Pair: Bing_Crosby_0001 and John_Moxley_0001
The model correctly classified these two images as non-matching with high accuracy. Visually, the two individuals are indeed completely different, and the distinctive hat worn by the person on the right likely served as a strong distinguishing feature, helping the model confidently separate the two faces.
Pair: Janica_Kostelic_0001 and Janica_Kostelic_0002
In this case, the model incorrectly classified the two images as non-matching, even though they actually depict the same person. The likely causes for this error include the noticeable differences in headwear — in one image, the individual is wearing a hat, while in the other, a headband. Additionally, there are clear differences in image quality and lighting conditions, and it is possible that the two photos were taken years apart, leading to visible age-related changes that made the model’s task more difficult.
-
Overall Findings: The task we addressed was highly complex, and consequently, the results obtained were not fully satisfactory — none of our models surpassed a 0.75 accuracy level. While multiple factors may have contributed to this limitation, we believe the primary cause was the small amount of training data, which significantly hindered the model’s ability to generalize effectively.
-
Number of Epochs: Based on our experiments, we recommend using 25 epochs during training, unless the user has access to significantly stronger computational resources. In such cases, increasing the number of epochs to 50 or more may lead to slightly better results. However, we observed that increasing the number of epochs beyond 25 did not yield substantial improvements in accuracy.
-
Batch Size Recommendation: After extensive testing, we chose to recommend a batch size of 32, even though a batch size of 16 produced marginally higher accuracy. This decision was made to prioritize stability and reproducibility over minor accuracy gains. The reasoning is that each batch update affects the model weights:
- Smaller batches lead to frequent, noisy updates, which may make convergence unstable.
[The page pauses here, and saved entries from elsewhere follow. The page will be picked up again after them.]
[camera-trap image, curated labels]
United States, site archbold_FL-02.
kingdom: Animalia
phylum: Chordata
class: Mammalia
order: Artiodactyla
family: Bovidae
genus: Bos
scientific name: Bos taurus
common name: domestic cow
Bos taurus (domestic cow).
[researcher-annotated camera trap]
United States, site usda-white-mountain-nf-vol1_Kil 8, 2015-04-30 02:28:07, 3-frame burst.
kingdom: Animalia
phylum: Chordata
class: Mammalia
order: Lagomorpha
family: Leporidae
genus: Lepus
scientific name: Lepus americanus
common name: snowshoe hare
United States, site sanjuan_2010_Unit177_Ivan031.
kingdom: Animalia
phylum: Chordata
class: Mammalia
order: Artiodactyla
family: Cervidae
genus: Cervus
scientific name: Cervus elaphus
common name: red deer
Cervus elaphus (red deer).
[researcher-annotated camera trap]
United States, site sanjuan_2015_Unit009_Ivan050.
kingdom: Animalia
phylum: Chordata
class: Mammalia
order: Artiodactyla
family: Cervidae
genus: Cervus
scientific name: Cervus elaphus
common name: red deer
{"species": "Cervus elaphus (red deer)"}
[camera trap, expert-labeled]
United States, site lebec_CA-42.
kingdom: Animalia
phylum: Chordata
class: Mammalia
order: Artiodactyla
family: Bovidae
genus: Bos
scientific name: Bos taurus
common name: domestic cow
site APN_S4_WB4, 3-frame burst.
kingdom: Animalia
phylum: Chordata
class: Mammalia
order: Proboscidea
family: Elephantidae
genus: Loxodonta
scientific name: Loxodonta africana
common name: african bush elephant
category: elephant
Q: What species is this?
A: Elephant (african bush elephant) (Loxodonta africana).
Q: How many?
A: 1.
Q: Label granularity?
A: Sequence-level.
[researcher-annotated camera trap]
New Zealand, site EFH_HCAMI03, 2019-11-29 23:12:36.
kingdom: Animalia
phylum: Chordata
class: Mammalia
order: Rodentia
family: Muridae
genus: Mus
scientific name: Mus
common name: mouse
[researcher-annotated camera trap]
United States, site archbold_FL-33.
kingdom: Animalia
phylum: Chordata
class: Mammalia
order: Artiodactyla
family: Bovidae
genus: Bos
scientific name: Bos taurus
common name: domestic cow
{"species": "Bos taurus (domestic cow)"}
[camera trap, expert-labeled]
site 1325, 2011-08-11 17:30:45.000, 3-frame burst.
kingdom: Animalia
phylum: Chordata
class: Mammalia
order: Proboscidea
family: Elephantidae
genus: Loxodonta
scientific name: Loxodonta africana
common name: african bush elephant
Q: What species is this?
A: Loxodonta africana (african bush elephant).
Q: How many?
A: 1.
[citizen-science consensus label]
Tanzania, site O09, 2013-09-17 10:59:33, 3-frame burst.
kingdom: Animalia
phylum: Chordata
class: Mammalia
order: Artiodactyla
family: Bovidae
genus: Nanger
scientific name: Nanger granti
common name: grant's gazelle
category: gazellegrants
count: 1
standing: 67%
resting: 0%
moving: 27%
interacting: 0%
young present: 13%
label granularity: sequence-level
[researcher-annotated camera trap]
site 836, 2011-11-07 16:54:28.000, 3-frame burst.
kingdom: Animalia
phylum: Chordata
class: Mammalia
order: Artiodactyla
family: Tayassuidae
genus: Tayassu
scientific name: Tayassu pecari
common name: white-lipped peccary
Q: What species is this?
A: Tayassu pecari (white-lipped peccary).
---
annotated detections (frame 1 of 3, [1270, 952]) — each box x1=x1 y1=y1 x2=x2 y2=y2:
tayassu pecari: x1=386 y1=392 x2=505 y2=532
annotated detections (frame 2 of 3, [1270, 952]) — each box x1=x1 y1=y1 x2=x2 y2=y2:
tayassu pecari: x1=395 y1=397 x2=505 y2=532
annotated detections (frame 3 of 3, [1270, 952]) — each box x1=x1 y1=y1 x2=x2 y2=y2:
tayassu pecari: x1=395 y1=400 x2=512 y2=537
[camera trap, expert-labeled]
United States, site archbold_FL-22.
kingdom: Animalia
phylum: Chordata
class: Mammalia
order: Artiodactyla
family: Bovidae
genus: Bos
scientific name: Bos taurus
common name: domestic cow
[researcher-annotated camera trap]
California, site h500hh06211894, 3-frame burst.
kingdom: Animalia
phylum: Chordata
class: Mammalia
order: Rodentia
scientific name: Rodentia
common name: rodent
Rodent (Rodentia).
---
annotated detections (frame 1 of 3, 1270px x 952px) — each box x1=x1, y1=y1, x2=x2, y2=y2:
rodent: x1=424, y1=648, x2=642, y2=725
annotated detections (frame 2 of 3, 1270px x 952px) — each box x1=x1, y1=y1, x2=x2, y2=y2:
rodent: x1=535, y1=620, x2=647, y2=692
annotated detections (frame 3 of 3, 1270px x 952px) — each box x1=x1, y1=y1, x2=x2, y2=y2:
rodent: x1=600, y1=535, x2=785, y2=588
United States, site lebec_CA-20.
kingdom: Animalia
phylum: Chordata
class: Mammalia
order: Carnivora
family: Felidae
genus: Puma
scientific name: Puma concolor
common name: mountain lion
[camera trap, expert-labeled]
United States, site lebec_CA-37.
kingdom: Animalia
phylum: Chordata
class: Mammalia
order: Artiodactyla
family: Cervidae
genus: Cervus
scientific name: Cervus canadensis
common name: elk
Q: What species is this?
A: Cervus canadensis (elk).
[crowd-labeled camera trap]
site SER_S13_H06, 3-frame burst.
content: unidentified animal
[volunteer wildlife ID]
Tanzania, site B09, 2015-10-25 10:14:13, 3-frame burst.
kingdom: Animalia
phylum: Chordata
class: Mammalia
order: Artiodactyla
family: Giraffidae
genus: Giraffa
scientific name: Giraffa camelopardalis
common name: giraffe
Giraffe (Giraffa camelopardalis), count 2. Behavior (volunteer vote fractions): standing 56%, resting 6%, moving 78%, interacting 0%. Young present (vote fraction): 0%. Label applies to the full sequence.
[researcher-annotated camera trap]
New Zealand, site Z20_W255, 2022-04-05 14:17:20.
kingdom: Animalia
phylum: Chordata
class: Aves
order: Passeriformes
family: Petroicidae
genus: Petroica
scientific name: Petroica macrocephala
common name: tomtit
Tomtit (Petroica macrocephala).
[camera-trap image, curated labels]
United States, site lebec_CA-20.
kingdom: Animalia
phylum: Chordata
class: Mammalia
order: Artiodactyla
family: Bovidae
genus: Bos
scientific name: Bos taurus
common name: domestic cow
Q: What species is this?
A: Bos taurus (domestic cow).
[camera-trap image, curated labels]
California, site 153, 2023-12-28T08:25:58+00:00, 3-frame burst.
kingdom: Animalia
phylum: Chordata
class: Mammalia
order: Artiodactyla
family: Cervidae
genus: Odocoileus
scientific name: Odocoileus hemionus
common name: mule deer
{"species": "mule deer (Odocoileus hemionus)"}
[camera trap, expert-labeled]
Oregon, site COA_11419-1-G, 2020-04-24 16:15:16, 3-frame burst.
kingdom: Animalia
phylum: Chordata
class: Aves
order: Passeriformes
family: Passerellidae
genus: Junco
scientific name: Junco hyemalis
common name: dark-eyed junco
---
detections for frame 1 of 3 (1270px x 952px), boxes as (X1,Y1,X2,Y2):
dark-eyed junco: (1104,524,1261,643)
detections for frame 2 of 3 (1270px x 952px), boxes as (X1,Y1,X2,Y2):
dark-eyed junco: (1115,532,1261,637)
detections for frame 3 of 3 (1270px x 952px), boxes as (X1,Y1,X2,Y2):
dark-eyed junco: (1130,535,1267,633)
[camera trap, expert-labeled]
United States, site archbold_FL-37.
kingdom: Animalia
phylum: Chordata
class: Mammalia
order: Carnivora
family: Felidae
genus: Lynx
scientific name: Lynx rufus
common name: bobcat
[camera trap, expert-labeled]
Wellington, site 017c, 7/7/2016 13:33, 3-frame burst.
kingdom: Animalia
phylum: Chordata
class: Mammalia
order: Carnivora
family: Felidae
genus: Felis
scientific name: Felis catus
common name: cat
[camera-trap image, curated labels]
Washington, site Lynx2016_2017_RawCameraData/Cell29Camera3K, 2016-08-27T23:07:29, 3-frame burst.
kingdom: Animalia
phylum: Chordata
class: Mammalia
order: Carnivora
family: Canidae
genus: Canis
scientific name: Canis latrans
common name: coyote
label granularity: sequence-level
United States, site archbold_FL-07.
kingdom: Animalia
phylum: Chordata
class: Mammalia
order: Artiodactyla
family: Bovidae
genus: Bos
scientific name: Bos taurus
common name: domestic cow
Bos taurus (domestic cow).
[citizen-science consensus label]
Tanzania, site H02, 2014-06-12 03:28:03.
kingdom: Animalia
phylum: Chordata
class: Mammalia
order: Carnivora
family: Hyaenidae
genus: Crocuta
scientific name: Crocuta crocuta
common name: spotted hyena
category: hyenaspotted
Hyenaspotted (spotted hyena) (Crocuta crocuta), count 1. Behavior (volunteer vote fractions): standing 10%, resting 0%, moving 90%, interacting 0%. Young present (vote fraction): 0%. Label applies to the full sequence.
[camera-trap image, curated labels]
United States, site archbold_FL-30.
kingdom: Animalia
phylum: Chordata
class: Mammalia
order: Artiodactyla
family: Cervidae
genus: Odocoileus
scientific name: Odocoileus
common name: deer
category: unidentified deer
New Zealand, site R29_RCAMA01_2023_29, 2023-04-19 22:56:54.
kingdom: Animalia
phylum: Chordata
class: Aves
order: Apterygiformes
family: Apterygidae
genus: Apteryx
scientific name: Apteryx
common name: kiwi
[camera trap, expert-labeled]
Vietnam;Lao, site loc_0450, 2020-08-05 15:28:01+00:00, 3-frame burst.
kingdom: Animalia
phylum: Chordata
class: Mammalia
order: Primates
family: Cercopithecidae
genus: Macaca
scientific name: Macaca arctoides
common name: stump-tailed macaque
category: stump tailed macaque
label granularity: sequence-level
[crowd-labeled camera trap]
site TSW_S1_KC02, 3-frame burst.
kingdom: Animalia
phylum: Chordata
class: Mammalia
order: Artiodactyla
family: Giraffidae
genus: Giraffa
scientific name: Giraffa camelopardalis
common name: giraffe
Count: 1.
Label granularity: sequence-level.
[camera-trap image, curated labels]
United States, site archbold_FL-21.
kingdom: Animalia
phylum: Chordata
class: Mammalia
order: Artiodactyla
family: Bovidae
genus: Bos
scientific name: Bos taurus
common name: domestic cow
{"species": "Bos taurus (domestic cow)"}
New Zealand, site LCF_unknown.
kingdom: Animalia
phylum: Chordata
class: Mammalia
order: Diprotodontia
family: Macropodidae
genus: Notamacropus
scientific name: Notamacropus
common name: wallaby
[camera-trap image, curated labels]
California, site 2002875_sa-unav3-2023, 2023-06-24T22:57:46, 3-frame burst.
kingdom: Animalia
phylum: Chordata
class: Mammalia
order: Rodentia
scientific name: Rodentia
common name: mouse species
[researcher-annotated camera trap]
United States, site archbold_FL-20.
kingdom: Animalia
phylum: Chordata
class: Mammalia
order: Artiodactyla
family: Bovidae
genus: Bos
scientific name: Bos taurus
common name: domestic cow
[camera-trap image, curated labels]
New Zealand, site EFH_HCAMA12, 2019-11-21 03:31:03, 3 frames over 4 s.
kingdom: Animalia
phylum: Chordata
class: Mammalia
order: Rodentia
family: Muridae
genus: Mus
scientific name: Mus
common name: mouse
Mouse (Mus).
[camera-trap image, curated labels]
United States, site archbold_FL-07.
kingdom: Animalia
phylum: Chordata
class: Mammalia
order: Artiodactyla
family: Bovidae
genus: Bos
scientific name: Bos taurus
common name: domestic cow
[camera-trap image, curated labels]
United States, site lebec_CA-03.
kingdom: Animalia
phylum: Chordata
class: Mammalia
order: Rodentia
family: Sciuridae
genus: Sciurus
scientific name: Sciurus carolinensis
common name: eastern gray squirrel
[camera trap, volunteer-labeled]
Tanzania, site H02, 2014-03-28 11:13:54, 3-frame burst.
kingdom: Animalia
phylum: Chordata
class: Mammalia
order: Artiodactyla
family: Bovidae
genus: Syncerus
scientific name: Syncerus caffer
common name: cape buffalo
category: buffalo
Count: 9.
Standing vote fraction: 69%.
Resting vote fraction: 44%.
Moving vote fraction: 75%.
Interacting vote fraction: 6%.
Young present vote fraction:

- Larger batches reduce noise but also limit the number of weight updates, possibly “skipping over” the global optimum. Thus, batch size = 32 provided the best balance between stability and learning efficiency.
-
Learning Rate Scheduling: We found that the learning rate can be relatively small, but not too small — the model needs to take larger steps at the beginning of training and smaller steps as it approaches the optimum. We successfully implemented this principle using a learning rate scheduler, which reduced the learning rate every 5 epochs, allowing for gradual convergence near the optimal point.
-
Regularization (Weight Decay): We recommend keeping the regularization coefficient (λ) at 0 or a very small value. Increasing λ too much caused the model to behave randomly, leading to unstable learning and degraded performance. Given the model’s inherent complexity, adding further regularization only increased the training difficulty and led to failure to converge.
-
Dropout: For similar reasons, we concluded that it is better not to use dropout in this task. Since the model is already learning a complex classification problem, adding dropout only made learning harder, causing the network to over-generalize and, in some cases, fail to learn meaningful representations.
-
Future Work and Preprocessing Improvements: Due to time constraints, we did not perform additional image preprocessing steps such as cropping, rotation, or augmentation. Such preprocessing techniques could likely have improved model performance further by increasing data diversity. If this research were to continue, we recommend beginning with this step — implementing advanced data augmentation as a first direction for improvement.